Well, on with the party planning. keep in touch!
Last weekend was a nightmare. My daughter ended up at her friend's house, and I use the term friend loosely, and there was a big party. I ended up letting her spend the night because the parents cars were in the driveway and when I tried to talk to them they were "sleeping". I trusted her and okay here's my sign....STUPID. Although it was awful it brought everything to a head. We seem to have talked alot about everything and she seems to want to get away from these people. I have grounded her until further notice and she really isn't fighting me on it. Now are you sitting down? The dumb butt took pictures of everything with her digital camera. I went on-line and printed the whole mess. The parents of the kid who had the party are "disappointed" in her but not doing a damn thing..no discipline whatsoever. I told my daughter that they just don't care and they don't want to take the time and energy to try to make her a stable adult. She seems to agree with me and I do hope she's just not blowing smoke up my elbow.

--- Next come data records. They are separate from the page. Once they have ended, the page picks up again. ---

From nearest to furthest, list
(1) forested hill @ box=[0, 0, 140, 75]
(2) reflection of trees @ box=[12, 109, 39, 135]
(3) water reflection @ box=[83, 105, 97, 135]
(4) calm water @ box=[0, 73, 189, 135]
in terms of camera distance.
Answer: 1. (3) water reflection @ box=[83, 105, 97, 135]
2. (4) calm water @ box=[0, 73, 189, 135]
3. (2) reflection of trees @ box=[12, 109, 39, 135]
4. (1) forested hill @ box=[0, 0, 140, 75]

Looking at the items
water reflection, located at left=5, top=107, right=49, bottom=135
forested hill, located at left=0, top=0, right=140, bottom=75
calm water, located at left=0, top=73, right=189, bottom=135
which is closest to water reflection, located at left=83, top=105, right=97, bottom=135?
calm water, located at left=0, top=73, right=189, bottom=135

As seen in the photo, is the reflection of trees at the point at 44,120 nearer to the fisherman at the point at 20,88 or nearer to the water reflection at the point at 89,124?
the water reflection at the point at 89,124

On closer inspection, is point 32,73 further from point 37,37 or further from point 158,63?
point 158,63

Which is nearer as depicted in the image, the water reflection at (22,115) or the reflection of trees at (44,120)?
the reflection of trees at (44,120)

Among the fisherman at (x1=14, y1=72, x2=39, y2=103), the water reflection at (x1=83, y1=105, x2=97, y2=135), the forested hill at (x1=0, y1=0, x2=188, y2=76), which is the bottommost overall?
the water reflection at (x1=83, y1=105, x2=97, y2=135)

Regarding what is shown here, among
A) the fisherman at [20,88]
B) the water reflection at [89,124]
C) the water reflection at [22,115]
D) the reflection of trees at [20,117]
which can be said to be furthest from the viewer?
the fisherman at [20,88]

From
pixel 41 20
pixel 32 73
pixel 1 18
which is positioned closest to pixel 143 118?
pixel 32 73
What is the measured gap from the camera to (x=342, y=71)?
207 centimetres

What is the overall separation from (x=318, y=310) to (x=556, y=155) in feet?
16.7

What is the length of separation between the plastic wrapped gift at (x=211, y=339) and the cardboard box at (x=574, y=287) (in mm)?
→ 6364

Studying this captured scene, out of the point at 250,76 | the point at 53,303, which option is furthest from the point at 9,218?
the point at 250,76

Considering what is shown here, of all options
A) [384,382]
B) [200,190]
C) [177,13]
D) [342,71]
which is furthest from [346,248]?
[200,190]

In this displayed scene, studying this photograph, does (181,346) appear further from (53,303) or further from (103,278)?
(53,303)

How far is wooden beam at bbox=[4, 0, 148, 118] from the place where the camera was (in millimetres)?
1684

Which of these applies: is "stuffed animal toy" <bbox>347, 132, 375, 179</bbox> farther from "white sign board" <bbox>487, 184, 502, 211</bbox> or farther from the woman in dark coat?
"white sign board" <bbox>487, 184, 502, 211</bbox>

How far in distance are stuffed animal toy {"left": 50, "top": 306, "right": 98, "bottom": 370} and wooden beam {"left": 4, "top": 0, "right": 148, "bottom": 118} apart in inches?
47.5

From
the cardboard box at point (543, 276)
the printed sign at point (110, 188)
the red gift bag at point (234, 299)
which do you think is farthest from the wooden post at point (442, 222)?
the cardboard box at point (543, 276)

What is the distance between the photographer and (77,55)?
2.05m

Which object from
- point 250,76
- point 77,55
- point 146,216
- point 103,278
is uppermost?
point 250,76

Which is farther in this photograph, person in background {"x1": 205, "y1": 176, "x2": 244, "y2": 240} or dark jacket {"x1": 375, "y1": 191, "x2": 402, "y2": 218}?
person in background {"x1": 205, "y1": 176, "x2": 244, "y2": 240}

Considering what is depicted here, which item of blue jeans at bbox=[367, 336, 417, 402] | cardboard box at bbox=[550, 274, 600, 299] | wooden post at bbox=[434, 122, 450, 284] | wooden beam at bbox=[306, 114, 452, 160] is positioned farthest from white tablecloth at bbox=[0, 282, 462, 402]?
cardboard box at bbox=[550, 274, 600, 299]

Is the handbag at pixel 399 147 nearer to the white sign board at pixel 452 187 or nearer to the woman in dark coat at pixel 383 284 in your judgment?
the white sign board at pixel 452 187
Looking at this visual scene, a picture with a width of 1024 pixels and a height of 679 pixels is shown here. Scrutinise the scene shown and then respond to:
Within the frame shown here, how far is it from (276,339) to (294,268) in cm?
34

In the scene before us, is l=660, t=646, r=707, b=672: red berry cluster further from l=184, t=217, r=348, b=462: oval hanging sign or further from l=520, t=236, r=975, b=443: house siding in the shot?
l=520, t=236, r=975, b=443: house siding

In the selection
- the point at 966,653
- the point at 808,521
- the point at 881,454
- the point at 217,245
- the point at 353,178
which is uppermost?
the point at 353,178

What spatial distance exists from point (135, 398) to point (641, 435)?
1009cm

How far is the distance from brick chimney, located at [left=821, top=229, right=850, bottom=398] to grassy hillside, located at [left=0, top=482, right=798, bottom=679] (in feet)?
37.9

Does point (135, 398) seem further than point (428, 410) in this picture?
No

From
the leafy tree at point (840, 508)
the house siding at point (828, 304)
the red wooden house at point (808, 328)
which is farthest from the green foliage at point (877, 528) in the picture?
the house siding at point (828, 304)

I had her watch this short movie clip on the internet.
www.thedashmovie.com
See if your daughter will watch it. It really brought mine to tears and she watched it several times.
Also, another site I found was: www.motivateus.com If you go into the teen section, there are lots of motivational quotes from teens.
I hope she appreciated the birthday party and everything went well. My birthday wish for her is that she find her way out of this mess and see what wonderful parents she has. My daughter's biological Dad is in and out of the picture alot too. He's bipolar and his input depends on where he is on his cycle. What a shame both him and your ex have missed so much in their kids lives.
Does she have a cell phone? The best thing I ever did was take away that privilege. With her limited to the home phone, I can really track and sort out who is calling. That was the smartest thing I've done so far. AND believe it or not, she has lived...although she assured me she would shrivel up and die. :)
I hope things get better for you. I have broken out in hives everywhere...and I mean everywhere!
Thanks for the website too, I will check it out.
Keep in touch! I'm thinking about you!